Reasons to have Crew Development Workshop:

Owner Benefits

  • Lower crew turnover = better service, lower costs, less downtime (training newcomers/handovers)
  • Investing in crew development = more loyalty, more care for vessel & guests, better service

Management Benefits

  • Less time searching for new crew and onboarding new crew
  • Better reputation
  • Better charter income prospects
  • Better care of the vessel

Captain Benefits:

  • Improve and build on existing skillset
  • Reduce management pressure, and dealing with crew politics
  • Maintain crew morale and motivation, working as a productive unit
  • Increase loyalty and reduce turnover
  • Strengthen existing personal brand
  • Better reputation of the overall running of the yacht and crew
  • Greater recognition from management / owners

Whole Yacht Benefits

  • Reduce crew turnover
  • Happier crew = more engaged and productive
  • More motivated = better service
  • Better service = better reputation
  • Better reputation = higher tips & bonuses

Like anything in life if we neglect someone or something or do not give it the attention it deserves then the cracks will appear in due course. In most businesses, you have systems in place from professional development to formal feedback reviews to keep the interpersonal dynamics healthy. These approaches help with keeping tabs on the pulse of your team before it manifests into a large scale cost on resources. I have found running my crew opinion surveys, and 360-degree performance reviews on board have been invaluable in pinpointing underlying crew tensions, miscommunications and learning gaps. Once the red flags have been identified, we can move on to providing the right solutions, which in turn will increase productivity levels, job satisfaction and morale.

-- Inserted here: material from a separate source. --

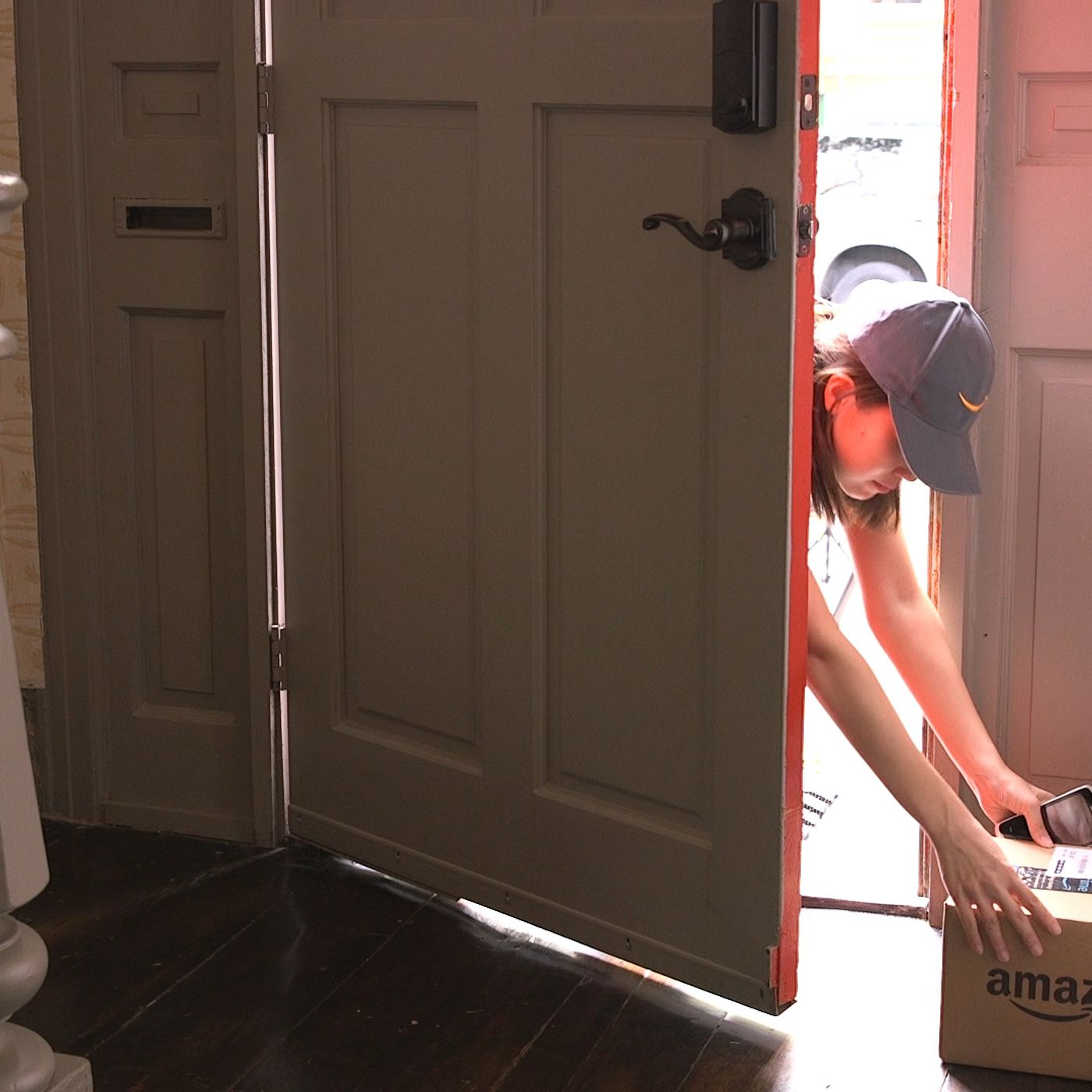 Amazon Key Is A New Service That Lets Couriers Unlock Your Front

If you are not yet confident to run crew workshops, here are some creative ways to life the mood on board. 

1. Photo’s and mess fun

Photographs are a great way to capture memories of your crew and you can have a lot of fun with this. Of course, remember to keep things professional, don’t use photos that would embarrass any of the crew. Ways in which you could use photos would be to create a photo board in the crew mess. Make it fun, add captions or comments that will help crew remember the good times together. Another way in which you can use photos is to create a photo book. This is a great end of season gift to give to Crew to say thank you for all their hard work. 

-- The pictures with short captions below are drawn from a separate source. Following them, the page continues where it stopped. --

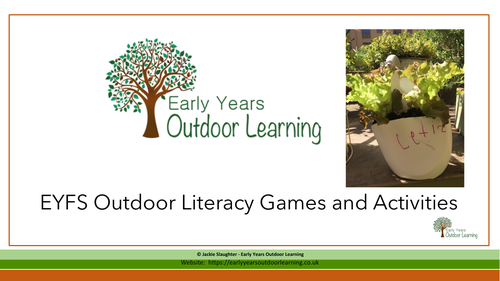 EYFS Outdoor Literacy Games and Activities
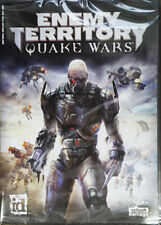 ** Enemy Territory Quake Wars ** PC DVD GAME ** Brand new Sealed **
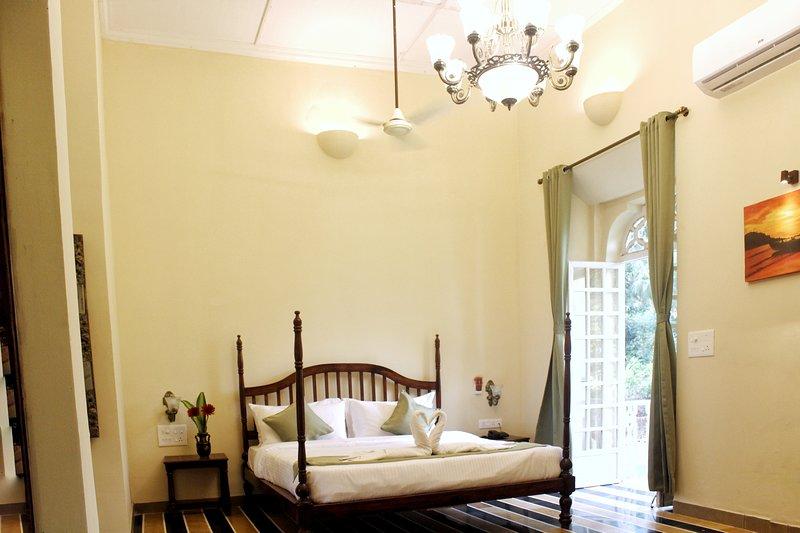 Silva Heritage, holiday rental in Benaulim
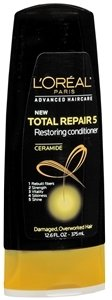 L'Oreal Advanced Haircare Total Repair 5 Restoring Conditioner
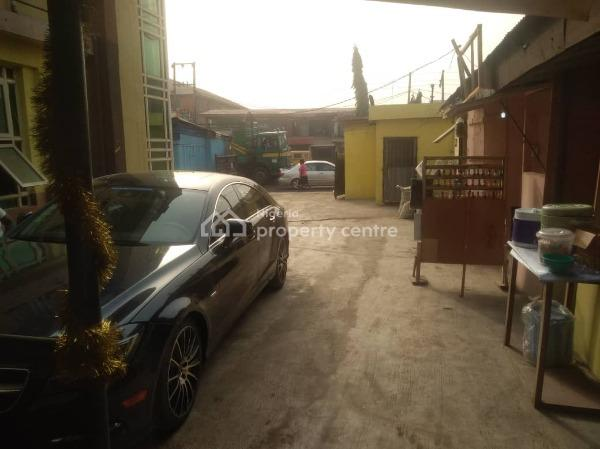 Mini Hall with Open Bar, Fagba Bus Stop,iju Ishaga Road., Fagba, Agege, Lagos, Restaurant / Bar for Rent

2. Awards, competitions and outings

Another way to encourage fun among the crew is to have friendly awards and competitions. It’s okay to allow for silliness as long as it is always done in good humour and kindness, never to degrade someone or put them down. The purpose of the awards is to show what a great team you are and recognise the effort that people put in to make the crew a success. 

Friendly competitions are also a great way to encourage pride. The idea is to build up the team as a whole so that everyone is working together for the success of the yacht. The friendly competition could be something like going go-karting or on a kayaking expedition but given our situation today you can do trivia, themed dinner nights, board games etc. These activities should be fun and encourage bonding of your team. My favourite would be getting the crew involved in some kind of charity work such as helping out at a homeless shelter, orphanage or RSPCA. 

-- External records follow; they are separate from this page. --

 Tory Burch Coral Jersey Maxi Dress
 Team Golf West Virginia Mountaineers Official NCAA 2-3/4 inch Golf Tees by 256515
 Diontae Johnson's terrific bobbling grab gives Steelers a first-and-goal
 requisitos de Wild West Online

3. Courses, sport and fitness

If possible, encourage the owner of the yacht to invest in the professional development of the crew it not only benefits the person individually but the yacht on a whole. The crew member should be motivated to share and implementing their learning with the team. Also encouraging Crew to participate in sporting activities such as swimming or running is another way in which you can encourage people to bond. When they have common interests, work becomes more than work, it becomes a place of meaningful connections and inspiration.